* **PROBLEM STATEMENT**: Only the lines from the one with "Exposed brick brick" to the end of the data, both ends included, should be output, exactly as they stand and without pictures.

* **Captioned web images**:

======

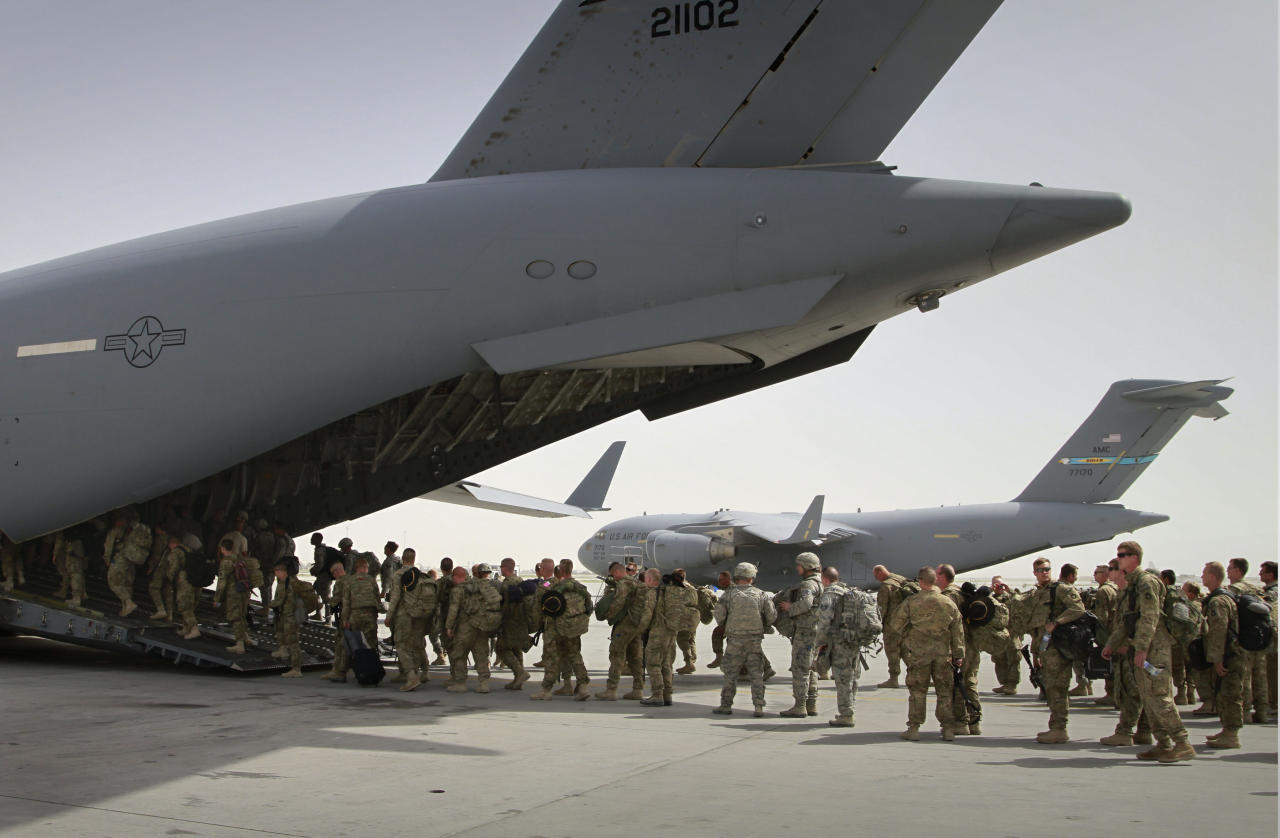 FILE -- In this Thursday, July 14, 2011 file photo, U.S. soldiers board a U.S. military plane, as they leave Afghanistan, at the U.S. base in Bagram north of Kabul, Afghanistan. The United States is not alone in pulling combat troops off the Afghan battlefield. More than a dozen other countries have draw down plans that combined with the U.S. withdrawal will shrink the foreign military footprint in Afghanistan by more than 40,000 troops by the close of next year. (AP Photo/Musadeq Sadeq, File)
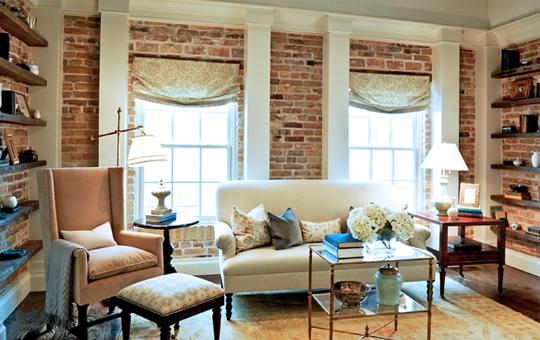 Exposed brick brick wall traditional living room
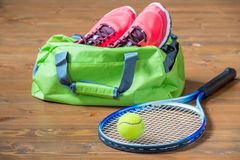Racket and ball for tennis in focus on the background of bag Stock Images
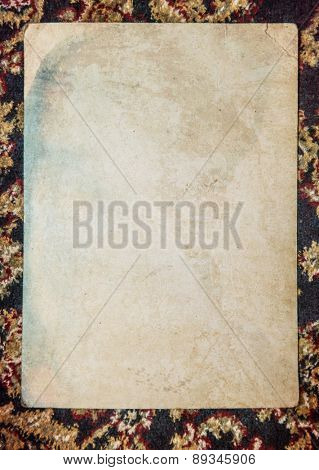 Vintage background with old paper, letters and photos on cloth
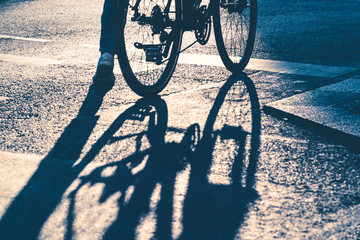 Bike and shadow on traffic stop line
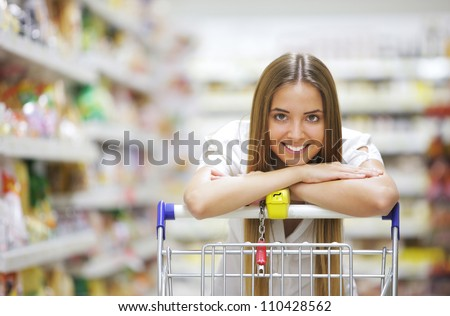Happy blonde shopper smiles over supermarket shopping cart - stock photo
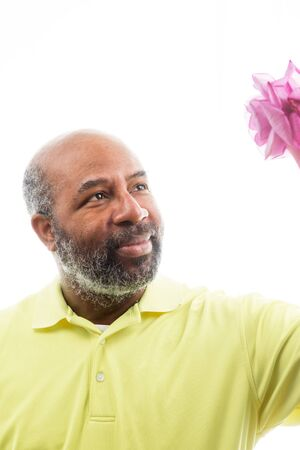 African American man holding a purple rose on white background. Romantic Concept of love, valentine's day or Mothers Day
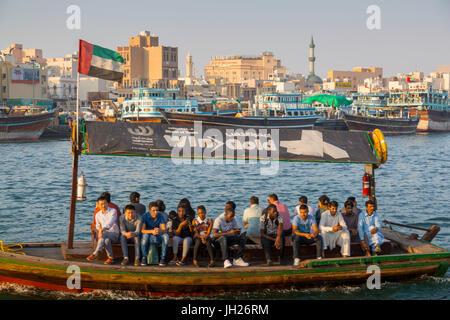 View of Deira District and boats on Dubai Creek, Bur Dubai, Dubai, United Arab Emirates, Middle East - Stock Photo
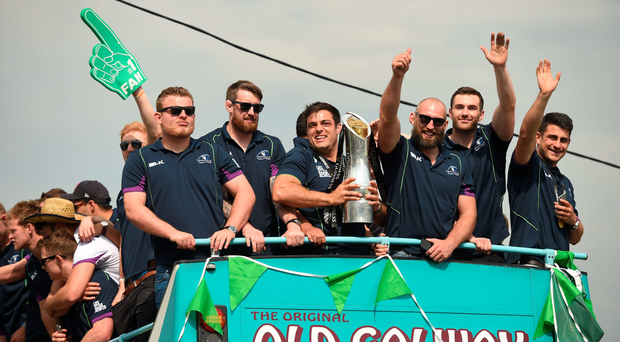 Finlay Bealham, Aly Muldowney, Ronan Loughney, John Muldoon, Andrew Browne and Tiernan O'Halloran celebrate on the team bus last Sunday. Photo: Diarmuid Greene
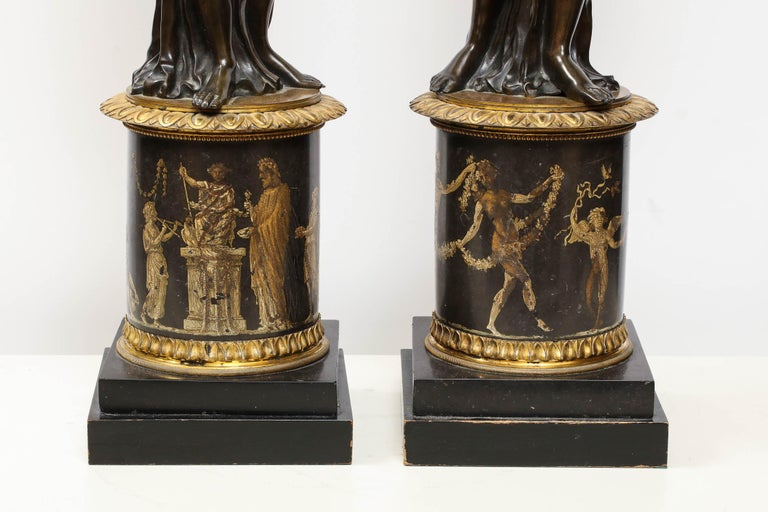 Large pair of French gilt and patinated bronze figural candleholders,  circa 1820-1830.   In the manner of Francois Remond, each modeled as a maiden holding a cornucopia above a cylindrical pedestal painted to show a continuous band of classical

======

* **RESPONSE AREA**:
 Exposed brick brick wall traditional living room
Racket and ball for tennis in focus on the background of bag Stock Images
 Vintage background with old paper, letters and photos on cloth
 Bike and shadow on traffic stop line
Happy blonde shopper smiles over supermarket shopping cart - stock photo
 African American man holding a purple rose on white background. Romantic Concept of love, valentine's day or Mothers Day
 View of Deira District and boats on Dubai Creek, Bur Dubai, Dubai, United Arab Emirates, Middle East - Stock Photo
 Finlay Bealham, Aly Muldowney, Ronan Loughney, John Muldoon, Andrew Browne and Tiernan O'Halloran celebrate on the team bus last Sunday. Photo: Diarmuid Greene
 Large pair of French gilt and patinated bronze figural candleholders,  circa 1820-1830.   In the manner of Francois Remond, each modeled as a maiden holding a cornucopia above a cylindrical pedestal painted to show a continuous band of classical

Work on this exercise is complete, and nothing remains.